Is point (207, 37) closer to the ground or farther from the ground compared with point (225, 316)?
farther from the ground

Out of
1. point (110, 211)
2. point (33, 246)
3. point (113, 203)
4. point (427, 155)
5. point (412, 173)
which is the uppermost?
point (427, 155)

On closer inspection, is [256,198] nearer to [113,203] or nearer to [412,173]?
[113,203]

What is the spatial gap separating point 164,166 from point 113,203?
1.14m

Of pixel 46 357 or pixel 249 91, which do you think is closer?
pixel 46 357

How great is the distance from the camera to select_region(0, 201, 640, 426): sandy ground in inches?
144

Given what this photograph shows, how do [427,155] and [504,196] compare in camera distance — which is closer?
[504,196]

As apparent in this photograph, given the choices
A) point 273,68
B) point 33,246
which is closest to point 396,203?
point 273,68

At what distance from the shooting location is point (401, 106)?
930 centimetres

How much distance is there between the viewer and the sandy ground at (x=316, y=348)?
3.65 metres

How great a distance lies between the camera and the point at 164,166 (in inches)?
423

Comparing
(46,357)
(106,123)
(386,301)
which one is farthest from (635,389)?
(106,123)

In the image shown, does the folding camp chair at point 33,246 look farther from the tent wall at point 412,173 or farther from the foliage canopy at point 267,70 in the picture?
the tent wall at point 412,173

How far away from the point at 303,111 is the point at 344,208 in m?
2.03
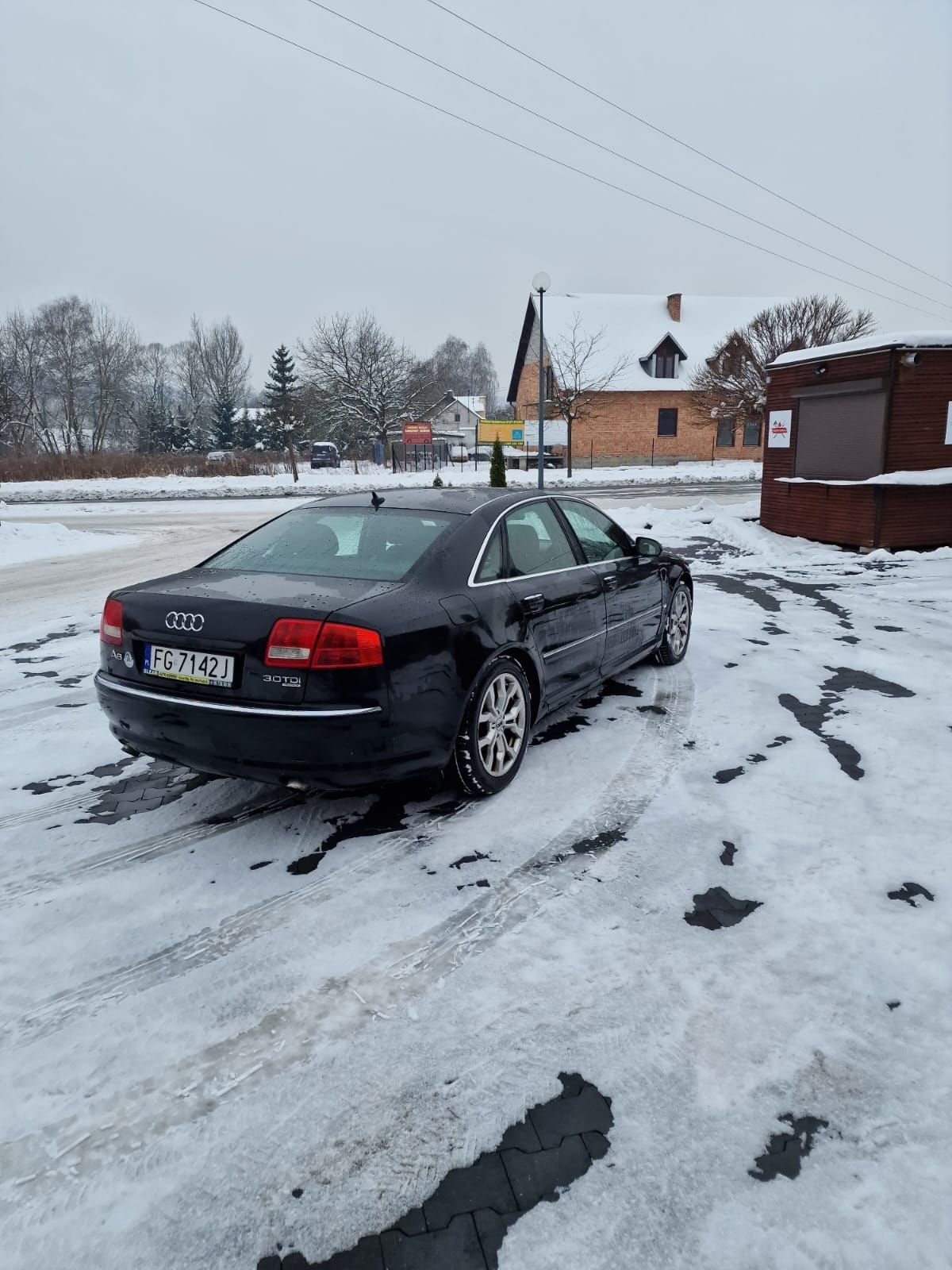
═══
WHAT TO DO – Convert every line of the data above into a JSON list of strings, one string per line, omitting blank lines and leaving out the picture.

THE COMPLETED TASK –
[
  "Is point (207, 37) closer to the ground or farther from the ground compared with point (225, 316)?",
  "farther from the ground",
  "Out of",
  "1. point (110, 211)",
  "2. point (33, 246)",
  "3. point (113, 203)",
  "4. point (427, 155)",
  "5. point (412, 173)",
  "which is the uppermost?",
  "point (427, 155)",
  "On closer inspection, is [256,198] nearer to [113,203] or nearer to [412,173]?",
  "[113,203]",
  "What is the spatial gap separating point 164,166 from point 113,203?",
  "1.14m",
  "Of pixel 46 357 or pixel 249 91, which do you think is closer?",
  "pixel 46 357",
  "How great is the distance from the camera to select_region(0, 201, 640, 426): sandy ground in inches?",
  "144",
  "Given what this photograph shows, how do [427,155] and [504,196] compare in camera distance — which is closer?",
  "[504,196]",
  "As apparent in this photograph, given the choices",
  "A) point 273,68",
  "B) point 33,246",
  "which is closest to point 396,203?",
  "point 273,68",
  "At what distance from the shooting location is point (401, 106)?",
  "930 centimetres",
  "How much distance is there between the viewer and the sandy ground at (x=316, y=348)?",
  "3.65 metres",
  "How great a distance lies between the camera and the point at 164,166 (in inches)?",
  "423",
  "Comparing",
  "(46,357)",
  "(106,123)",
  "(386,301)",
  "which one is farthest from (635,389)?",
  "(106,123)",
  "In the image shown, does the folding camp chair at point 33,246 look farther from the tent wall at point 412,173 or farther from the foliage canopy at point 267,70 in the picture?",
  "the tent wall at point 412,173",
  "How far away from the point at 303,111 is the point at 344,208 in m?",
  "2.03"
]